Une élection contestée et des réformes inabouties
La réélection de Paul Biya pour un huitième mandat en octobre 2025, contestée par l’opposition, avait été suivie de manifestations violemment réprimées. Officiellement, le bilan fait état de « plusieurs dizaines » de morts, sans que le gouvernement ne fournisse de chiffres précis. Les chancelleries occidentales avaient alors adopté une position réservée face à ces résultats.

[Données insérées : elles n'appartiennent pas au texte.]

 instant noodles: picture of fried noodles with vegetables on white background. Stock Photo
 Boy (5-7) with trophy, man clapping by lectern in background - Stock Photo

Dans son discours du 31 décembre 2025, le président avait promis la formation d’un nouveau gouvernement « dans les prochains jours ». Sept mois plus tard, cette promesse reste lettre morte. Parallèlement, les élections municipales et législatives, maintes fois reportées, prolongent indéfiniment le mandat des élus en place, ajoutant à la défiance envers les institutions.
L’ombre de l’après-Biya et les luttes de pouvoir
Face à ces incertitudes, le pouvoir a tenté d’anticiper l’avenir en réformant la Constitution. En mai dernier, une révision a créé le poste de vice-président, et en mars, les présidents des deux chambres du Parlement ont été remplacés. Pourtant, près de trois mois après cette réforme, aucun vice-président n’a été nommé, alimentant les spéculations.
En juin, un faux décret présidentiel, censé officialiser la nomination du vice-président, a circulé à Yaoundé. Bien que rapidement identifié comme un faux par les médias, ce document a nourri les rumeurs sur la succession de Paul Biya et accéléré les tensions au sommet de l’État.
Selon Viviane Ondoua Biwolé, « il existe une crise visible entre les proches du président, notamment entre les différents clans qui s’affrontent pour influencer les décisions ». Stéphane Akoa, politologue, confirme ces tensions : « Les indiscrétions révèlent des querelles croissantes au sein de l’entourage présidentiel. » Parmi ces factions, l’influence croissante de Chantal Biya, la Première dame, est régulièrement évoquée. Son nom circule dans les nominations et les prises de décision, renforçant l’idée d’une gouvernance centralisée autour de son cercle.
En l’absence de vice-président, c’est au président du Sénat, Aboubakary Abdoulaye, qu’il reviendrait d’assurer l’intérim en cas de vacance du pouvoir, le temps d’organiser une élection présidentielle.